Archive

A13
(4 June – 25 July 2004)

A13 was an exhibition exploring the banal and the extraordinary on the A13, as seen through the eyes of Iain Sinclair, Jock McFadyen, Helena Ben-Zenou, Sean Rogg, Chris Petit and Antony Gormley.

The A13 runs from the Aldgate Pump in the City of London to Southend-on-Sea, by way of Limehouse, Dagenham and suburban Essex. At first sight the most dismal of thoroughfares, it exerts a powerful pull on the contemporary creative imagination. It is the archetype of road space, the in between territory of habitation and movement that can be found in every modern city, from Tokyo to Lagos to Los Angeles. At the same time, it is unique. It brings together an ancient history of Romans, Saxons and Normans, with a contemporary landscape of displaced gangland, massive industrial interventions, and what Sinclair calls “aspirant Americana”.
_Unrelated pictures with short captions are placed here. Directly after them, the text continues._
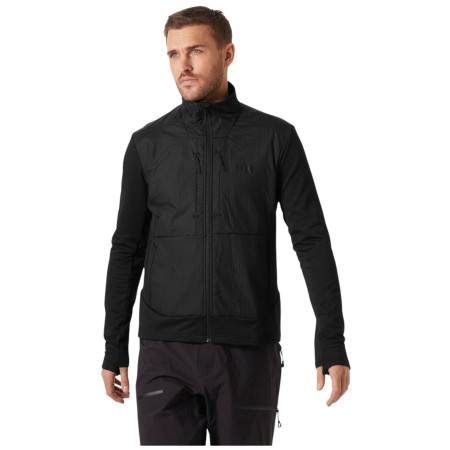 Herrenjacke Helly Hansen Versalite Hybrid Fleece Jacket
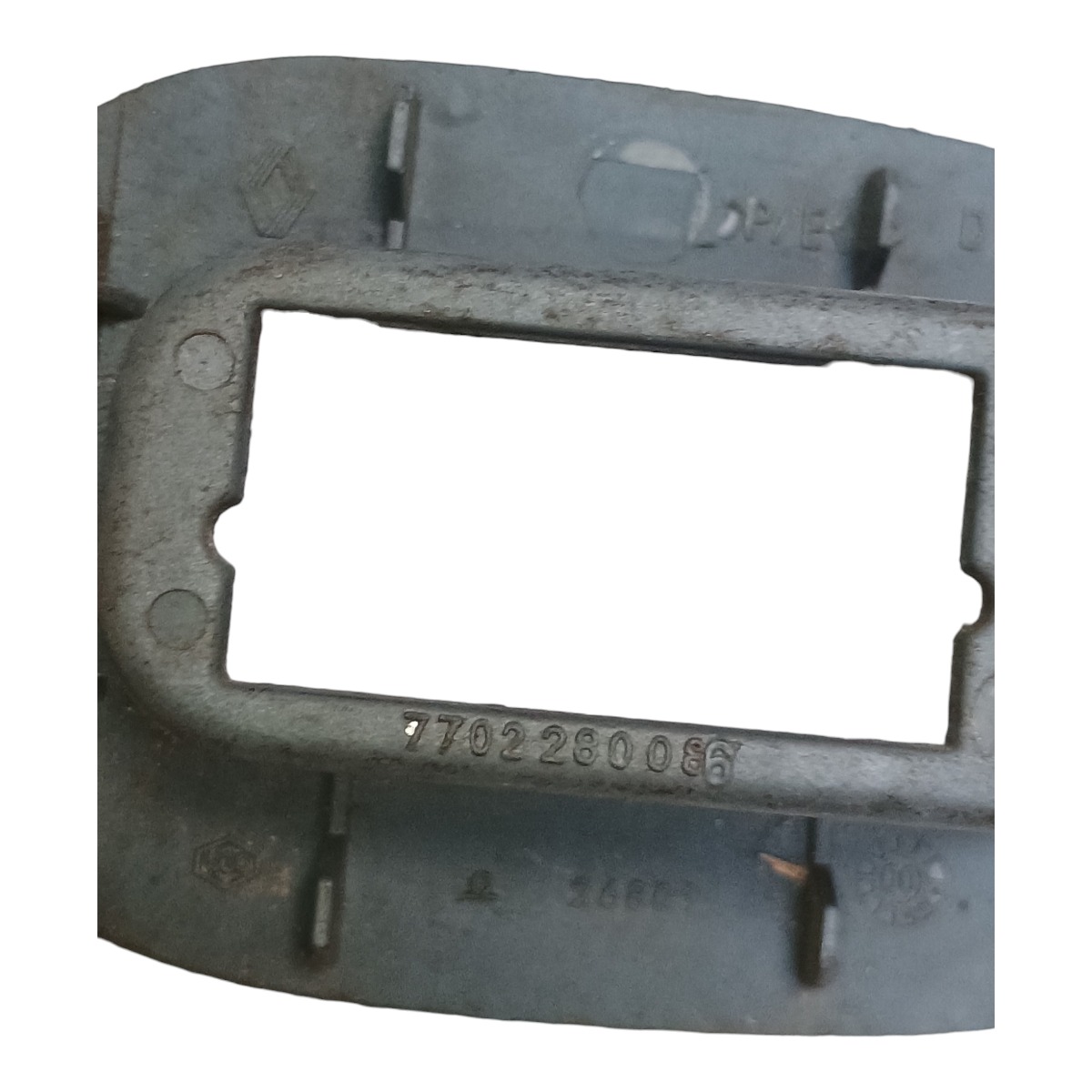 Moldura Botao Vidro Elétrico Renault Scenic 2000 A 2010 4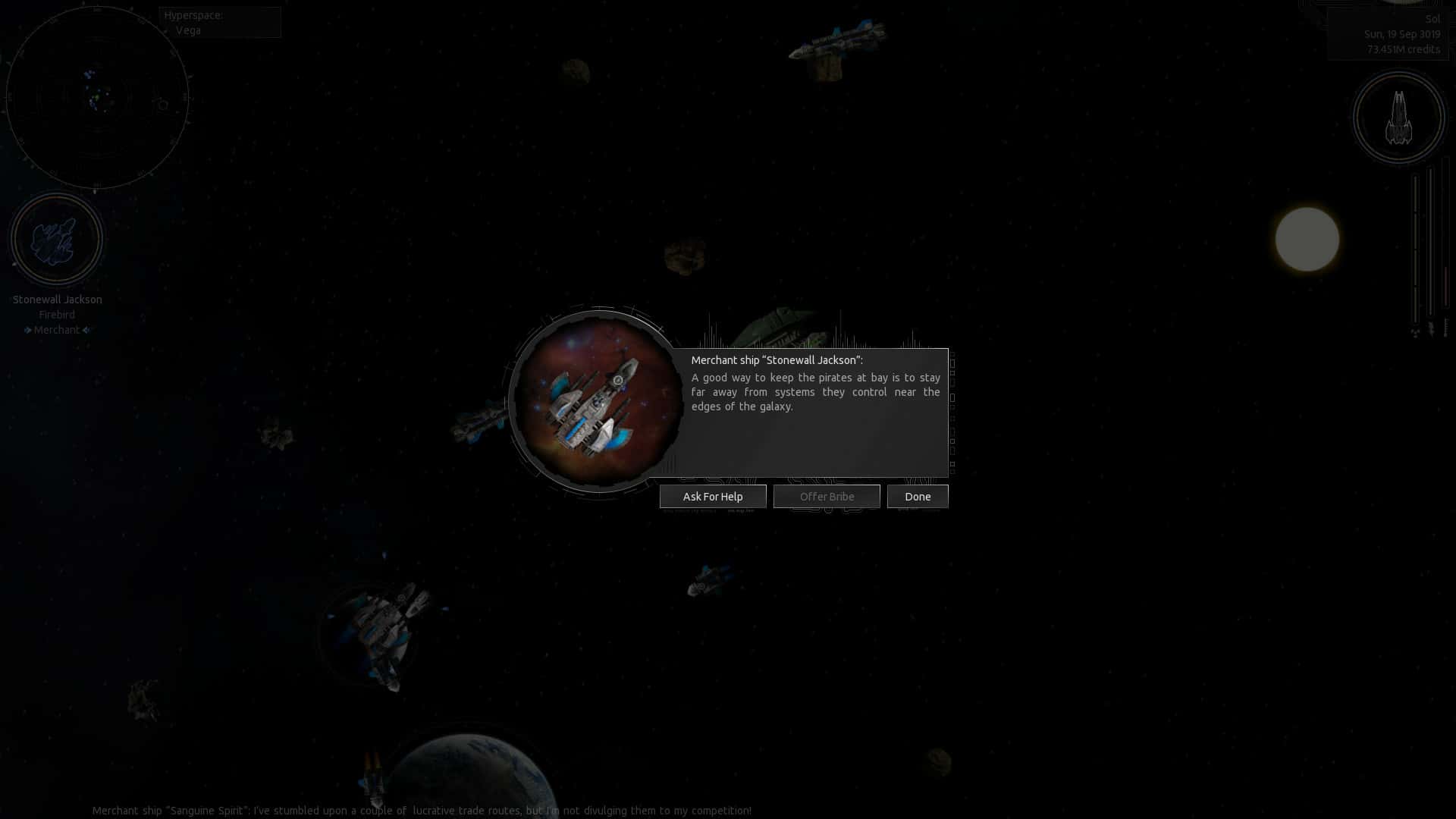 #7. Endless Sky (GOG) By: Michael Zahniser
The exhibition presented the A13 as the singular archetype of a universal condition, of something so familiar that we no longer notice it, yet secretly extraordinary.

Participants included:

Iain Sinclair, writer
Jock McFayden, artist
Anthony Gormley, artist
Helena Ben-Zenou, artist
Tom de Paor, architect
Chris Petit, filmmaker
Susie Honeyman & Giles Perring, musicians

And work by:

Peter and Alison Smithson, architects
Erno Goldfinger, architect
Nicholas Hawksmoor, architect

In partnership with The Architecture Foundation.